Par contraste, ce qui est inhérent et se conserve nécessairement dans une situation entre deux personnes s’impose alors avec plus de force, quel que soit le niveau où on l’envisage : la co-présence. Même au niveau simplement scénaristique la co-présence est au cœur de la situation : il s’agit de la co-présence, purement fictionnelle et virtuelle, entre deux êtres eux aussi purement fictionnels et virtuels. Dans les scénarii avant-tournage de Philippe Garrel, la co-présence est souvent moins décrite que désignée ou sous-entendue, elle est souvent faible en indices de représentation possible. Elle peut néanmoins se déduire du texte. Pour ne prendre qu’un exemple, le scénario 201 du Vent de la nuit se caractérise par une très grande épure dans l’écriture au point que certaines descriptions paraissent relever de l’art du haïku et les didascalies passent souvent sous silence le nombre de personnes en présence. Seul le dialogue révèle finalement que la situation est une situation de co-présence avec l’apparition d’une réplique attribuée à un personnage que rien ne laissait soupçonner au spectateur. Ainsi, le début de la séquence 2 se donne à lire de cette manière 202  :

CUT chambre Paul.

Hélène à contre jour devant la fenêtre. (Le soleil dans son dos, le visage dans la pénombre).

Épaules nues ?…

Il fait chaud, c’est une belle journée. Elle lisse avec ses mains ses cheveux en arrière.

OFF PAUL

Relève tes cheveux. Je t’aime sévère.

Elle s’exécute et se fait un chignon de fortune.

Comme cela est aussi le cas dans le film achevé, c’est par la voix que Paul manifeste d’abord sa présence. Cette manifestation crée un léger effet de surprise d’autant plus prégnant qu’Hélène avait jusqu’ici été décrite dans la séquence 1 comme étant seule dans l’appartement de son amant. Paul est OFF, c’est-à-dire hors-champ, au sens précis que le terme a en anglais 203 : hors du champ une fois le film tourné, il a d’abord une forme d’absence-présence dans le hors-champ de l’écriture. Pour autant, la situation dans son ensemble est dès ce moment posée sans ambiguïté et se comprend fort bien, sans même avoir besoin de lire entre les lignes : Hélène et Paul sont bel et bien co-présents l’un à l’autre et il s’agit d’une scène entre deux personnes, comme le confirme évidemment la suite de la continuité dialoguée.Une fois le relief de l’« entre deux personnes » constaté, c’est donc à la co-présence qu’il faut s’intéresser, en deçà de toute interaction.

Notes
199.

À propos de la présence de Catherine Deneuve dans Le Vent de la nuit, Philippe Garrel déclare : « Elle avait vu J’entends plus la guitare, qu’elle avait aimé, et avait demandé à Marc Cholodenko de me voir, pour me proposer de travailler ensemble.
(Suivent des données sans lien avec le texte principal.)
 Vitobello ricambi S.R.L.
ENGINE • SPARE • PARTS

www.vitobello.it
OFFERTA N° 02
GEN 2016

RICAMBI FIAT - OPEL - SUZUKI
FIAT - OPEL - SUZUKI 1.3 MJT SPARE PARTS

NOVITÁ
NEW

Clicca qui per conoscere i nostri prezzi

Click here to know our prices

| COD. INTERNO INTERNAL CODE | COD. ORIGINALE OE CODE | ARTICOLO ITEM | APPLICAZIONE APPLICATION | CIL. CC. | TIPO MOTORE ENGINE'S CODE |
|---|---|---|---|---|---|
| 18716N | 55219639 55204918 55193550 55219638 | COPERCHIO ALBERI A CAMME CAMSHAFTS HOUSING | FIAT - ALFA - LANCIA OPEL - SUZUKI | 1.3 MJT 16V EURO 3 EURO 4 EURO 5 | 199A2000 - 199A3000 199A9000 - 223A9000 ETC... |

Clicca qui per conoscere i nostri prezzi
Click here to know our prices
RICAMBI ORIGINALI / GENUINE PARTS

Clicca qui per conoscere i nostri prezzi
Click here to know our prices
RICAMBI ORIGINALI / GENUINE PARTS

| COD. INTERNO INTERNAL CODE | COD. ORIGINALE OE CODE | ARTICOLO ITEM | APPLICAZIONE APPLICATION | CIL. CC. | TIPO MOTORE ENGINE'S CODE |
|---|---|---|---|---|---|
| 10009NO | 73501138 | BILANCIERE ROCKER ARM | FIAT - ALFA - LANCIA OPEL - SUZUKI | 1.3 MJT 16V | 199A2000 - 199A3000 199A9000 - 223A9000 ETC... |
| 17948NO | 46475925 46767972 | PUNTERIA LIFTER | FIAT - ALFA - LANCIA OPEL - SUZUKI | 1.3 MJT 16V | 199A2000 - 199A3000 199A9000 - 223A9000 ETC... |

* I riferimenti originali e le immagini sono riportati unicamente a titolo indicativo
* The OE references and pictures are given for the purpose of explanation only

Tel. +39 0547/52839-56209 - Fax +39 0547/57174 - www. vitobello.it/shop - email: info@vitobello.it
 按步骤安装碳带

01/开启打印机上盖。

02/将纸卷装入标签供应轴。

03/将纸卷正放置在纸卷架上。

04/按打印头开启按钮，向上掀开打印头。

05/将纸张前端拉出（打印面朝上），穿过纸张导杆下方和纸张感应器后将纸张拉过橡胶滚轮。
Je pensais qu’il fallait un rôle. J’ai donc attendu de l’avoir pour elle. Sinon, je n’aurais pas su faire… » Cf. « Au hasard de la rencontre », art. cit., p. 35.

200.

Pour reprendre une expression de Philippe Hamon citée par André Gardies. Cf. André Gardies, Le Récit filmique, Paris, Hachette, coll. « Contours littéraires », 1993, p. 53.

201.

Cf. Le Vent de la nuit, scénario avant-tournage, archive personnelle. Tous nos remerciement à Marie Vialle, actrice sur Le Vent de la nuit, pour nous avoir communiqué ce scénario.

202.

Op. cit., p. 5.

203.

Rappelons que OFF est la contraction de OFF SCREEN, que l’on traduit littéralement par hors-champ. Sur ce plan, le terme de OFF n’a pas exactement le même sens dans l’écriture scénarisée que dans la théorie du cinéma (en particulier chez Michel Chion qui distingue le hors-champ et le off). Sur l’emploi problématique du terme de OFF pour l’écriture scénarisée, cf. Dominique Parent-Altier, Approche du scénario, Paris, Nathan, coll. « 128 », 1997, pp. 28-29.